--- Begin Text segment ---
The advantage of FIG. 6 over the prior art is that it improves the efficiency of the precooling process by addition of the WMR pump 663. By only compressing the vapor from the first WMR vapor-liquid separation device and knocking out the interstage liquid and pumping it separately, the efficiency of the precooling process increases significantly.

Additionally, the embodiment shown in FIG. 6 allows the temperature for the first LNG stream 608 to be warmer than the prior art, while still providing the same temperature of the second LNG stream 605 in tank. This is because a larger amount of flash gas is produced than for the prior art cases. Therefore, the liquefaction and subcooling duty is reduced, lowering the overall power requirement for the facility. The embodiment also allows an equal power split between the precooling and liquefaction system.

In all the embodiments (FIG. 2-FIG. 6 and variations thereof), any liquid present in warm shell side streams from the precooling heat exchangers may be sent to vapor-liquid phase separators to remove any liquid prior to compressing the vapor in the WMR compressor. In alternate embodiments, if significant amounts of liquid are present in the warm shell side streams from the precooling heat exchangers, the liquid fraction may be pumped to be mixed with the discharge of any compression stage or mixed with one or more liquid streams to be introduced into a precooling heat exchanger, or introduced in a separate circuit in a precooling heat exchanger. For instance, in FIG. 5, any liquid present in the high pressure WMR stream 518, the low pressure WMR stream 519, or the medium pressure WMR stream 510 may be pumped to be mixed with the compressed WMR stream 514, or the first WMRL stream 575.

In all the embodiments, any aftercooler or intercooler can comprise multiple individual heat exchangers such as a desuperheater and a condenser.

In FIG. 2-6, a portion of the pretreated feed stream 202 in FIG. 2 may also be cooled and optionally liquefied in the flash gas exchanger 284 to produce supplemental LNG that may be let down in storage pressure and sent to the storage tank (not shown).

The temperature of the second precooled natural gas stream (206, 306, 406, 506) may be defined as the “precooling temperature”. The precooling temperature is the temperature at which the feed natural gas stream exits the precooling system and enters the liquefaction system. The precooling temperature has an impact on the power requirement for precooling and liquefying the feed natural gas.
--- End Text segment ---
■ Given task: Return the stretch of the LNG precooling text from "The temperature of" through "feed natural gas.", copied word for word.
--- Begin Provided information ---
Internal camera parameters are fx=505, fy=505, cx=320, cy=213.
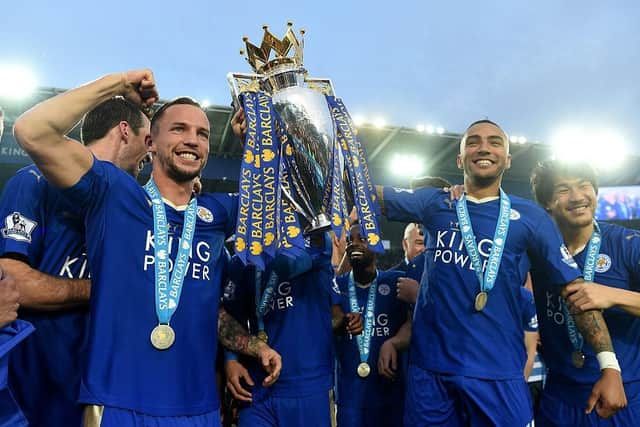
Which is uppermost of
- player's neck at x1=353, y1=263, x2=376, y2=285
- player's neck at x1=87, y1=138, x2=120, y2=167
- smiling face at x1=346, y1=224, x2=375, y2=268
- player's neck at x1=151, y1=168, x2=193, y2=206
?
player's neck at x1=87, y1=138, x2=120, y2=167

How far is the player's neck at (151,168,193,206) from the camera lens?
2.25 m

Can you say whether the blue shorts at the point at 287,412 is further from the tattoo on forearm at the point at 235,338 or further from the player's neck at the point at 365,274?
the player's neck at the point at 365,274

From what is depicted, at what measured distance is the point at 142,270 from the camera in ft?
Answer: 6.50

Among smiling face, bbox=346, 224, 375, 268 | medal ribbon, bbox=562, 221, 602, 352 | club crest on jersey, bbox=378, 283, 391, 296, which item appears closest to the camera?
medal ribbon, bbox=562, 221, 602, 352

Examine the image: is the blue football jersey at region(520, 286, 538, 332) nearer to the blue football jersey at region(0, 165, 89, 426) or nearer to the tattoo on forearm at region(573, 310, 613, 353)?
the tattoo on forearm at region(573, 310, 613, 353)

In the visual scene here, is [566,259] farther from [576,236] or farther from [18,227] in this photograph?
[18,227]

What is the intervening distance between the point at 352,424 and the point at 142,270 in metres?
2.36

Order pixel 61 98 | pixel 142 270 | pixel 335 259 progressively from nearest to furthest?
1. pixel 61 98
2. pixel 142 270
3. pixel 335 259

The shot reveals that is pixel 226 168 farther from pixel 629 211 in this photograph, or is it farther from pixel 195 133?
pixel 629 211

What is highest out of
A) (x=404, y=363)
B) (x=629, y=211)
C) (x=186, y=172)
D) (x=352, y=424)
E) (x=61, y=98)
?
(x=629, y=211)

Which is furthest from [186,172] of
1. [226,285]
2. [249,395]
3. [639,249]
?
[639,249]

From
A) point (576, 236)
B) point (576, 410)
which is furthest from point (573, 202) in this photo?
point (576, 410)

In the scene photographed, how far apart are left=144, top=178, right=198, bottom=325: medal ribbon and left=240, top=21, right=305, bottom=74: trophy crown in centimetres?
81

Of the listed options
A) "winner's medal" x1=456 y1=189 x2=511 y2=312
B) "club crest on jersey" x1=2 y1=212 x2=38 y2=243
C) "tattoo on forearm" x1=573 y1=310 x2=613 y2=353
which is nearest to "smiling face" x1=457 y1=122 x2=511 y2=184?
"winner's medal" x1=456 y1=189 x2=511 y2=312
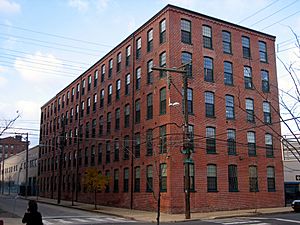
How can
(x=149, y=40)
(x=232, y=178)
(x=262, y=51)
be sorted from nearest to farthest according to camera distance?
(x=232, y=178), (x=149, y=40), (x=262, y=51)

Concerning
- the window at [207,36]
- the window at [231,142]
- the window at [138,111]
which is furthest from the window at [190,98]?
the window at [138,111]

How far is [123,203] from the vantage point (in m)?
37.9

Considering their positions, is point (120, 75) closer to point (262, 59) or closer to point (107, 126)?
point (107, 126)

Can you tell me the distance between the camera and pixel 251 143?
119 ft

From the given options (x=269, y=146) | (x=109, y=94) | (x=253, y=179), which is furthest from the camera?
(x=109, y=94)

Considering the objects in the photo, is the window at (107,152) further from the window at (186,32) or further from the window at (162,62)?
the window at (186,32)

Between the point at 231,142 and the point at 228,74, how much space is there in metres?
6.02

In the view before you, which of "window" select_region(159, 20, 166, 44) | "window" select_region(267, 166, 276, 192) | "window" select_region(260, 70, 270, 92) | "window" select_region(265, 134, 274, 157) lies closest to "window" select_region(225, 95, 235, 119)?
"window" select_region(260, 70, 270, 92)

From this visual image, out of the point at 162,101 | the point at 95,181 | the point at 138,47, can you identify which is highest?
the point at 138,47

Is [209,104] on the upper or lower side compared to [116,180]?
upper

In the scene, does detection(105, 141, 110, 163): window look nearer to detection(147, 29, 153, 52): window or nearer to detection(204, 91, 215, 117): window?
detection(147, 29, 153, 52): window

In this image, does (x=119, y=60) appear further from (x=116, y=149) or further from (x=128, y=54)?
(x=116, y=149)

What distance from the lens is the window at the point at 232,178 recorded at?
3384 cm

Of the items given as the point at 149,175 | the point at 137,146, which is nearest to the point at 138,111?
the point at 137,146
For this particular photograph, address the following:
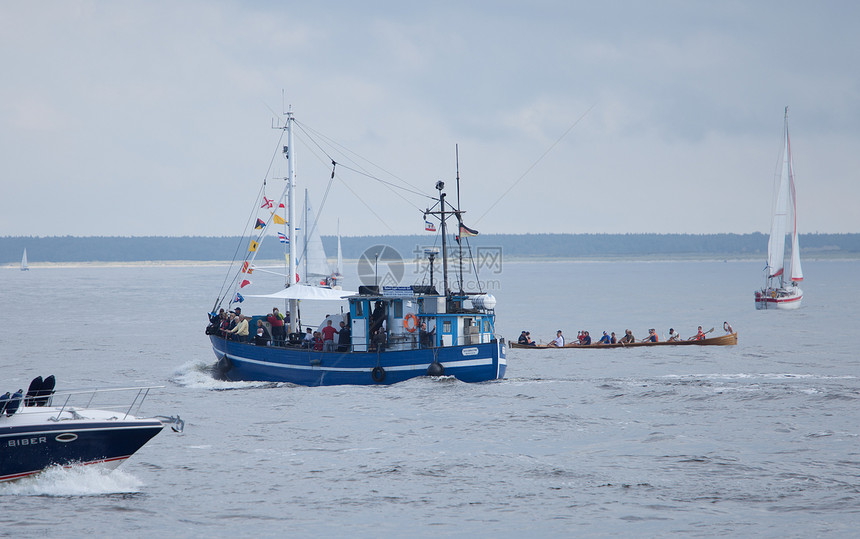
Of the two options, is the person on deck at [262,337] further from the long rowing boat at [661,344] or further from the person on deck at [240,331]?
the long rowing boat at [661,344]

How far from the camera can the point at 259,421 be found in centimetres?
3059

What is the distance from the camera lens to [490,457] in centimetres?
2553

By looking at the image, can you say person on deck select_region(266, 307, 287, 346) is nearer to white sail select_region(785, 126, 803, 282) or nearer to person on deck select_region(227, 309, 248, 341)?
person on deck select_region(227, 309, 248, 341)

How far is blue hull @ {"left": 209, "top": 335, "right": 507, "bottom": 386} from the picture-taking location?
3547cm

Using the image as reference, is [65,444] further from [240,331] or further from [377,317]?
[240,331]

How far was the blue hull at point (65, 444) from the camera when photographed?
67.2 ft

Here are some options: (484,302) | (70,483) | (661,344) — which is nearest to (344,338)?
(484,302)

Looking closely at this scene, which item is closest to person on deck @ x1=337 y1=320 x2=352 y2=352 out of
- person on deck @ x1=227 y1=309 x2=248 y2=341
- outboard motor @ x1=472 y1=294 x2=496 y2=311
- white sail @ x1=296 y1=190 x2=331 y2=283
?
person on deck @ x1=227 y1=309 x2=248 y2=341

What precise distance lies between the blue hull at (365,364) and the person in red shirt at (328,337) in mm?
533

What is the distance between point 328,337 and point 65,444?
17284 mm

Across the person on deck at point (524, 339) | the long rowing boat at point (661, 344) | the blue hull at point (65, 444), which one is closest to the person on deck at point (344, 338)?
the blue hull at point (65, 444)

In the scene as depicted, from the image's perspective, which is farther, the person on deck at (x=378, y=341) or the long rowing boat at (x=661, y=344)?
the long rowing boat at (x=661, y=344)

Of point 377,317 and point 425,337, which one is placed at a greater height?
point 377,317

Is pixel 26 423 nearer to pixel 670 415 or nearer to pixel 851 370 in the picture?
pixel 670 415
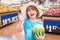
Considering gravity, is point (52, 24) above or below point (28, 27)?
below

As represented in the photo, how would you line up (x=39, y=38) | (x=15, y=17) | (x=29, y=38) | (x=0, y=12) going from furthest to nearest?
1. (x=15, y=17)
2. (x=0, y=12)
3. (x=29, y=38)
4. (x=39, y=38)

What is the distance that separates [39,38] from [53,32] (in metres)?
3.56

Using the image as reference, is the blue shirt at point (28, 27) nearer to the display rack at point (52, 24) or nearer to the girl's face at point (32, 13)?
the girl's face at point (32, 13)

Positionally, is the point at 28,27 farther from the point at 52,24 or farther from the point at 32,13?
the point at 52,24

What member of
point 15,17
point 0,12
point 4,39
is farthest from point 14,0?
point 4,39

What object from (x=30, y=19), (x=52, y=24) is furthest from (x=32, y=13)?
(x=52, y=24)

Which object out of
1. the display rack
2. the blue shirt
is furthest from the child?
the display rack

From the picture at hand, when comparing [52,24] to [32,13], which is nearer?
[32,13]

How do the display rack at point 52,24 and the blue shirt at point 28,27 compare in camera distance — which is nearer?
the blue shirt at point 28,27

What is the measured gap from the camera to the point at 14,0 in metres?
12.3

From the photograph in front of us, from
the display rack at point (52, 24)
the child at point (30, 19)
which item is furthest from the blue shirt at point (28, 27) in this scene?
the display rack at point (52, 24)

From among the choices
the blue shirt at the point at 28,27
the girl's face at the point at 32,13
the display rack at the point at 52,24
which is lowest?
the display rack at the point at 52,24

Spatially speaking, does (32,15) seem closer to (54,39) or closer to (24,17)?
(24,17)

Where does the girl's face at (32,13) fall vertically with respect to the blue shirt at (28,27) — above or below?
above
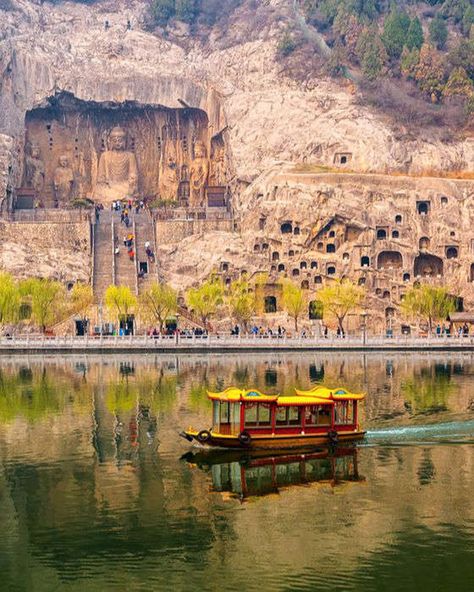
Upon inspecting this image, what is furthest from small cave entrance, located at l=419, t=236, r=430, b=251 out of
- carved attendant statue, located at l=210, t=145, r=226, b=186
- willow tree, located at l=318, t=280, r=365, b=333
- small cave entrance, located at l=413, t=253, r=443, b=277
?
carved attendant statue, located at l=210, t=145, r=226, b=186

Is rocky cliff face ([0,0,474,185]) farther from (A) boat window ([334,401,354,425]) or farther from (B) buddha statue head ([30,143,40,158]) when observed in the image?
(A) boat window ([334,401,354,425])

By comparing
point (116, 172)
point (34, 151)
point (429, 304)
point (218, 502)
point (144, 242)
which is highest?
point (34, 151)

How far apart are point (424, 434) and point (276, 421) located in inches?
227

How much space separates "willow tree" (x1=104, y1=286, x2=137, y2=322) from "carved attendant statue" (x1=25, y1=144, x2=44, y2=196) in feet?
83.5

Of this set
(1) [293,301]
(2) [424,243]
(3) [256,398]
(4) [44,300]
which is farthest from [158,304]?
(3) [256,398]

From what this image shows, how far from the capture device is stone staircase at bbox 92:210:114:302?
91562mm

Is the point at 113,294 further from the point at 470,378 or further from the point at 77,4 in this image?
the point at 77,4

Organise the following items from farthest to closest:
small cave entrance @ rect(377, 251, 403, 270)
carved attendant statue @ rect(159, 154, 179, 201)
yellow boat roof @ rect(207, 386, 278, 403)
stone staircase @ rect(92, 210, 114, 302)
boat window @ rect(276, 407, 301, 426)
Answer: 1. carved attendant statue @ rect(159, 154, 179, 201)
2. small cave entrance @ rect(377, 251, 403, 270)
3. stone staircase @ rect(92, 210, 114, 302)
4. boat window @ rect(276, 407, 301, 426)
5. yellow boat roof @ rect(207, 386, 278, 403)

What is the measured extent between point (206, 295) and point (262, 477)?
51.4 metres

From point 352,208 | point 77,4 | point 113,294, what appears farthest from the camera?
point 77,4

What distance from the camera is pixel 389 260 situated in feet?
308

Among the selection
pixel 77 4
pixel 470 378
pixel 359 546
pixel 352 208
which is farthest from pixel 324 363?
pixel 77 4

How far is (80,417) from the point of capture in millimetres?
48688

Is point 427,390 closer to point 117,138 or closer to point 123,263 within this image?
point 123,263
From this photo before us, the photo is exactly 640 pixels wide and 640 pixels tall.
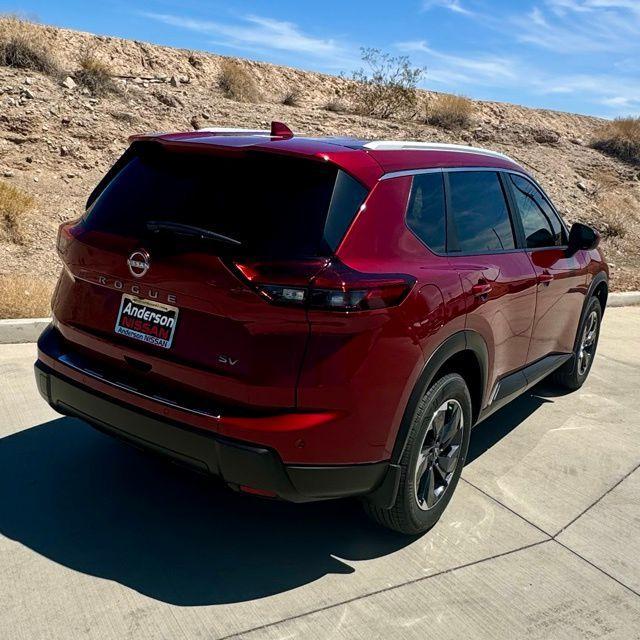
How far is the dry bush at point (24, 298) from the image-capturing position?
610 cm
--- End Provided information ---
■ Task result:
The temperature of the second precooled natural gas stream (206, 306, 406, 506) may be defined as the “precooling temperature”. The precooling temperature is the temperature at which the feed natural gas stream exits the precooling system and enters the liquefaction system. The precooling temperature has an impact on the power requirement for precooling and liquefying the feed natural gas.